# [Request a]
Pull out each line of the listing that contains the word "parked" and copy it.

# [Page]
As argued above, economic and the sustainability related outcomes represent separate performance dimensions of the firm's innovation activities. Prior research investigating the relationship between the economic and sustainability performance is inconclusive. For instance, some authors have implied the existence of a neutral or positive relationship, emphasizing that firms have to add social and environmental performance indicators to their profit goals (Elkington, 1997; Vanclay, 2004). Others have argued that business decisions on sustainability issues require trade-offs by accepting lower profits and margins to realize sustainability goals (e.g., DiVito & Bohnsack, 2017; Kuckertz & Wagner, 2010). Furthermore, the scholars investigated this relationship at the level of the firm's operating business, not its innovation activities. Thereby, changes in existing products and processes to achieve better sustainability outcomes likely involve additional investments without creating approximating additional revenues or cost savings, resulting in a neutral or negative relationship between the firm's economic and sustainability success. In the innovation process, however, the new products, services, and processes are still under development and can thereby (a) incorporate the ideas, concerns, and knowledge from multiple stakeholders with lower or no adaption costs because no prior investments are cannibalized, and (b) produce innovation outcomes that meet both economic and sustainability goals because both have already been considered in the product designs and the newly ramped up production or service processes before their launch. If economic and sustainability innovation goals can be accomplished with similar open innovation practices and collaboration partners—as proposed in prior hypotheses—it is reasonable to assume a synergy, rather than a trade-off existing between the two innovation performance dimensions.Hypothesis 3 Sustainability innovation performance and economic innovation performance are positively related.

# [Rows from a spatial reasoning dataset]

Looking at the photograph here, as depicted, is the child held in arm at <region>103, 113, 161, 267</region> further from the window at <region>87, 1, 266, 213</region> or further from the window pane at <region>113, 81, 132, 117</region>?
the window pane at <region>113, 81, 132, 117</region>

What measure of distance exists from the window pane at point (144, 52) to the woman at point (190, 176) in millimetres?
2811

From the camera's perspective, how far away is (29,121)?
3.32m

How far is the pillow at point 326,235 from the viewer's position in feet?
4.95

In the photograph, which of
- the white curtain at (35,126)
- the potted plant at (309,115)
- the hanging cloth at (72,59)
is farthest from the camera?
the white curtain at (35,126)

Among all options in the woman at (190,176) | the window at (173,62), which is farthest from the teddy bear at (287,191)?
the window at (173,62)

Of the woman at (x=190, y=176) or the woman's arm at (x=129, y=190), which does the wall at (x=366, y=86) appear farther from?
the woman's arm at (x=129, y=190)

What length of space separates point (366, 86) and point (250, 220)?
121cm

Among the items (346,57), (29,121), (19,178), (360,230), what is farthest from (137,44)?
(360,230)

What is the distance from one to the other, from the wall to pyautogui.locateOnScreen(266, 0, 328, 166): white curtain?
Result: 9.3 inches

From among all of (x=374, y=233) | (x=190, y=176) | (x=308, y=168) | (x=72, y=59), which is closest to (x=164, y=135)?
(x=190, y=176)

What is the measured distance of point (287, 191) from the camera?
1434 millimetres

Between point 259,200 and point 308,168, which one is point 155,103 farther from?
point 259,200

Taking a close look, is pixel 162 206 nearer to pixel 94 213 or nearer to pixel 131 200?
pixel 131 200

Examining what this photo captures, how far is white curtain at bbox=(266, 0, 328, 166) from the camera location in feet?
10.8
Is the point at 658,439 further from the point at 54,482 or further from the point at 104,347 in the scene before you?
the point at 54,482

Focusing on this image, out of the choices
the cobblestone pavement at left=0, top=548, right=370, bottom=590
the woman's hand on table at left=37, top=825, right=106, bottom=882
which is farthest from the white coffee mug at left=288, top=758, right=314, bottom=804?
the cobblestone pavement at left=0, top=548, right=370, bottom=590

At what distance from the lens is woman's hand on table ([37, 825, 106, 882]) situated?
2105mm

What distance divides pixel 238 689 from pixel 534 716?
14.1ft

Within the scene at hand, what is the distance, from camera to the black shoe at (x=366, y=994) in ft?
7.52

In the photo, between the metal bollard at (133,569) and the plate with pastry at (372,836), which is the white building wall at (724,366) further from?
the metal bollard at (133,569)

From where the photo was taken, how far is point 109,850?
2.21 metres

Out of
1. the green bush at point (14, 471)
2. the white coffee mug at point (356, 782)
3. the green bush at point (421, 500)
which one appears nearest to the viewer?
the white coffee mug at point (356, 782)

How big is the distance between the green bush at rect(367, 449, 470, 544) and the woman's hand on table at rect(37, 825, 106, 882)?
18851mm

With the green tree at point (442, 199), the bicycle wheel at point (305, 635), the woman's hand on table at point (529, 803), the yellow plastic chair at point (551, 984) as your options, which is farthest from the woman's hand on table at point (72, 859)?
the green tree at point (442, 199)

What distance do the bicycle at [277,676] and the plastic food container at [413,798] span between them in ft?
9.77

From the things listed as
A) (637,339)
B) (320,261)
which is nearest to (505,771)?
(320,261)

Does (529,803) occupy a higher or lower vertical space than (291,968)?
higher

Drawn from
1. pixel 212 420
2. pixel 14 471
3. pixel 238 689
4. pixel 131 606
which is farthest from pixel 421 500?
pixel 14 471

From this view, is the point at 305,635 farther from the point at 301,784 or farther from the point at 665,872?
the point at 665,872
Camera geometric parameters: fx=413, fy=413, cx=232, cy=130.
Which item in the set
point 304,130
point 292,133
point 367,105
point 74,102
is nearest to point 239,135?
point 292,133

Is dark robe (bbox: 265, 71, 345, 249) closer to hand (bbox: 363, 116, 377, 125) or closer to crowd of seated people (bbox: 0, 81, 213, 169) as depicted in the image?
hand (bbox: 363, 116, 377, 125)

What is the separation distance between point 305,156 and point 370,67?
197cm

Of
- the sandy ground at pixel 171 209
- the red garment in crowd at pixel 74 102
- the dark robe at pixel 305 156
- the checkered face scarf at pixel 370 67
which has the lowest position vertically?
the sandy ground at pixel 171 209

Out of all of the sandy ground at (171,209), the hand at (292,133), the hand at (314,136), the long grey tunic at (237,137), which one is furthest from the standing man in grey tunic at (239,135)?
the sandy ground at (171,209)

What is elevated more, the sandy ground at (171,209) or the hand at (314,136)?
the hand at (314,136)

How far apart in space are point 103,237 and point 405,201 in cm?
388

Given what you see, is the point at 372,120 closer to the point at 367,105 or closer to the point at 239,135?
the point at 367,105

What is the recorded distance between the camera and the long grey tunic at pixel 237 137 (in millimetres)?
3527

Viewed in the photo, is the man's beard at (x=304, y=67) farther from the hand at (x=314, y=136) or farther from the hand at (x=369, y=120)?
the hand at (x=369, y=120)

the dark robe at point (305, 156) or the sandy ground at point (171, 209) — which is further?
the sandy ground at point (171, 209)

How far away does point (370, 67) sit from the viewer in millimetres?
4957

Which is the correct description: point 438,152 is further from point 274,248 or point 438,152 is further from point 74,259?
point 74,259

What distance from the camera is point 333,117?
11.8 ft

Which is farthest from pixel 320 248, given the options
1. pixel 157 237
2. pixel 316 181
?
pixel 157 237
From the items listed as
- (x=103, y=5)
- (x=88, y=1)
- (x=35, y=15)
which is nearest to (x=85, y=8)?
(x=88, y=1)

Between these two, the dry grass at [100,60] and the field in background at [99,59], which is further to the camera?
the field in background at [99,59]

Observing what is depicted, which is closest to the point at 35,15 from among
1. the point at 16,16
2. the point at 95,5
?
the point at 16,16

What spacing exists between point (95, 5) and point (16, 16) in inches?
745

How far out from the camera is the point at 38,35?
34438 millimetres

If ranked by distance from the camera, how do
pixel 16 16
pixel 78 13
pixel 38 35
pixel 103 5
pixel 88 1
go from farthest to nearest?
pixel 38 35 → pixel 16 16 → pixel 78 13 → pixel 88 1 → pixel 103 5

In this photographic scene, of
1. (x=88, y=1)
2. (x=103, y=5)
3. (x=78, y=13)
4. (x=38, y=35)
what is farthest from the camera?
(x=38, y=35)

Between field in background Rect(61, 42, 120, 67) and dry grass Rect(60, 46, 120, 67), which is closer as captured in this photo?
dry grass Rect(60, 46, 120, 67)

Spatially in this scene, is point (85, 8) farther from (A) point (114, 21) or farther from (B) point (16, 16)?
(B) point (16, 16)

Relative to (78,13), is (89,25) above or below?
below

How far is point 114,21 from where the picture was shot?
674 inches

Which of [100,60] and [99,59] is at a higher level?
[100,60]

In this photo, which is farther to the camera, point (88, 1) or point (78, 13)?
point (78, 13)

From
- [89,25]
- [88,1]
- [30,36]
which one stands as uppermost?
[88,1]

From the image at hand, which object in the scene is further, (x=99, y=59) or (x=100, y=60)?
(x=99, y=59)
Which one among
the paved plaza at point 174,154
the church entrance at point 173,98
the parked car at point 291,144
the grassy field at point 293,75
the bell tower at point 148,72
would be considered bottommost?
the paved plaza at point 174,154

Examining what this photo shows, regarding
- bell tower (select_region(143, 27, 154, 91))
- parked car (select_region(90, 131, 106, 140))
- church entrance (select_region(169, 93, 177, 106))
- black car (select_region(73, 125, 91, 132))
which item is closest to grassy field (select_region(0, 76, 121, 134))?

# [Request b]
Carry on the passage about economic and sustainability innovation performance, starting after its final sentence.

# [Written answer a]
the parked car at point 291,144
- parked car (select_region(90, 131, 106, 140))

# [Written answer b]
To test the proposed hypotheses, we conducted a quantitative field survey study, including a sample of large and medium-sized Austrian companies. Referring to the public company register, we randomly selected a subsample of firms that met our restrictions regarding their size and profit-orientation. We then sent an e-mail to the executives including a brief description of the study and an invitation to participate. The firms that responded and indicated their commitment to take part in the study were instructed to nominate an executive who could answer the performance questions and a knowledgeable informant who was responsible for R&D or innovation and could assess the company's open innovation practices, such as the level of cooperation with external partners. The two informants received different questionnaires electronically, which included questions relevant solely to their areas of expertise and which they could send back separately. This multiple-informant design limited potential common source bias. However, due to the stronger involvement of executives in functional tasks such as R&D and innovation when the firm size was small, 18 executives answered both questionnaires. The final cross-sectional sample included 152 informants from 85 firms. Additional sample characteristics are summarized in Table 1.
Sample characteristics.
| Industry | Percent | Firm size (Revenue, Mio. EUR) | Percent |
|---|---|---|---|
| Automation | 21.2% | <10 | 7.1% |
| Industrial electronics | 8.2% | 10–50 | 21.2% |
| Construction | 8.2% | 51–100 | 12.9% |
| Automotive | 7.1% | 101–250 | 14.1% |
| Food | 7.1% | >250 | 43.5% |
| Information technology | 5.9% | n/a | 1.2% |
| Professional services | 5.9% | ||
| Timber | 4.7% | Firm size (Number of employees) | Percent |
| Trade | 4.7% | <100 | 8.2% |
| Banking and insurance | 4.7% | 101–250 | 23.5% |
| Chemical | 3.5% | 251–500 | 17.6% |
| Logistics | 3.5% | 501–1000 | 16.5% |
| Others | 15.4% | >1000 | 34.1% |
N=85 firms.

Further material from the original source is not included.